▸ Data listing

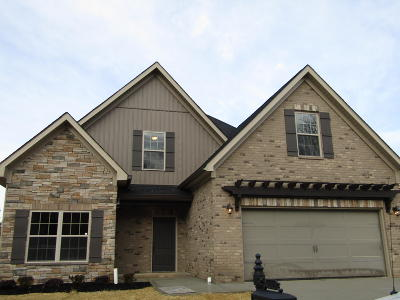 Lenoir City Single Family Home For Sale: 1016 Jacksonian Way Lot 51r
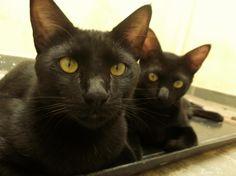 Meu filhinho o Cookie e meu netinho o Homero. São como chamamos aqui em casa: os gêmeos! <3<3  **Izabel Cristina**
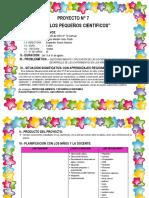 7 PEQUEÑOS CIENTIFICOS proyecto las elecciones 2018 (Autoguardado).docx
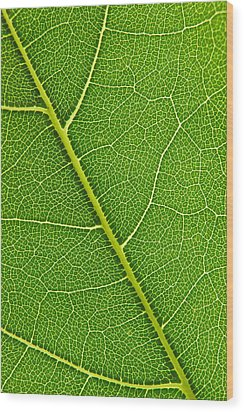 Leaf Detail Wood Print by Carsten Reisinger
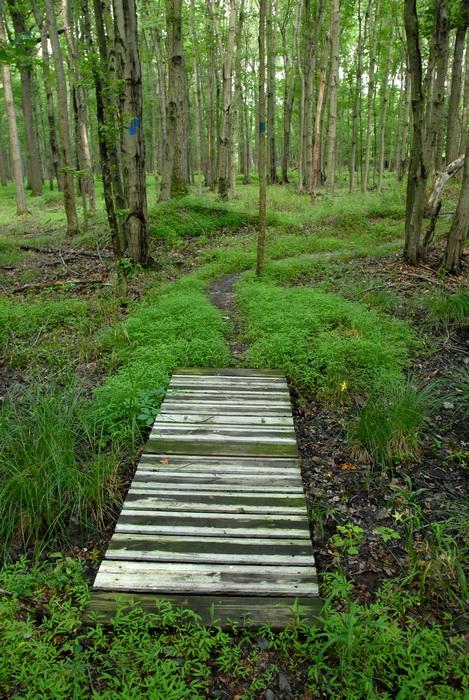 blaze, ground cover, trail, trees, wood bridge, woods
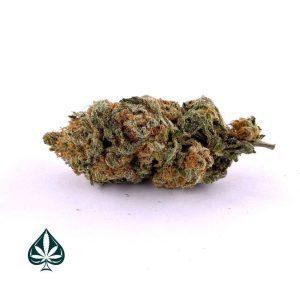 Buy Silver Haze Sativa AAA Online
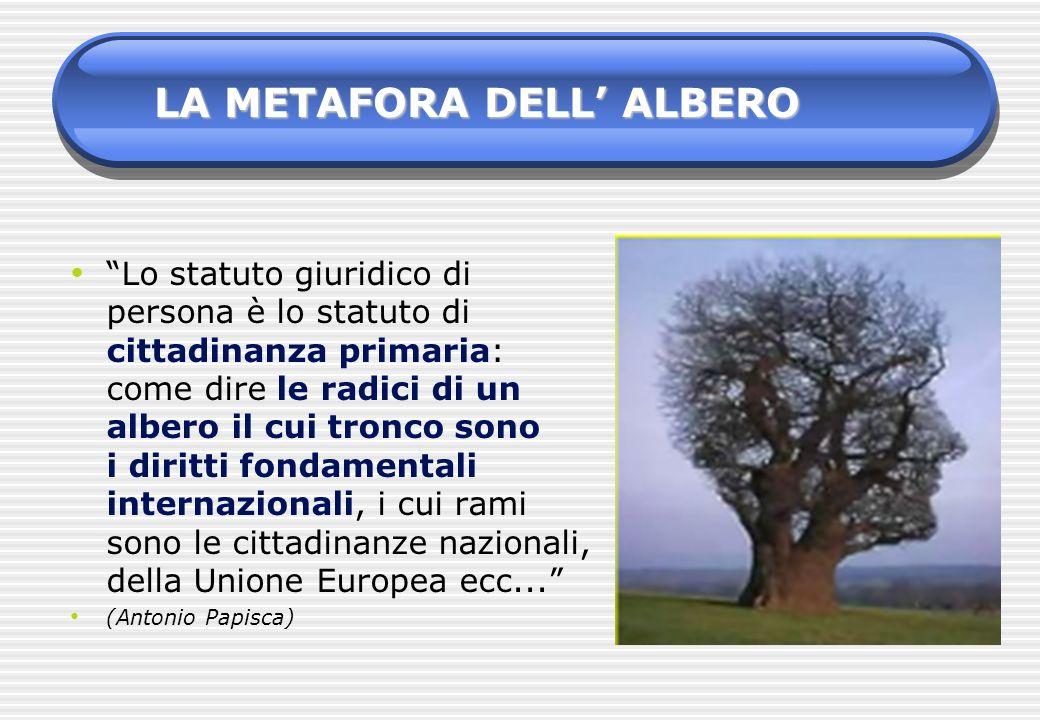 LA METAFORA DELL' ALBERO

▸ Task details
Write out each entry exactly, images excluded.

▸ Answer section
 Lenoir City Single Family Home For Sale: 1016 Jacksonian Way Lot 51r
 Meu filhinho o Cookie e meu netinho o Homero. São como chamamos aqui em casa: os gêmeos! <3<3  **Izabel Cristina**
 7 PEQUEÑOS CIENTIFICOS proyecto las elecciones 2018 (Autoguardado).docx
 Leaf Detail Wood Print by Carsten Reisinger
 blaze, ground cover, trail, trees, wood bridge, woods
 Buy Silver Haze Sativa AAA Online
 LA METAFORA DELL' ALBERO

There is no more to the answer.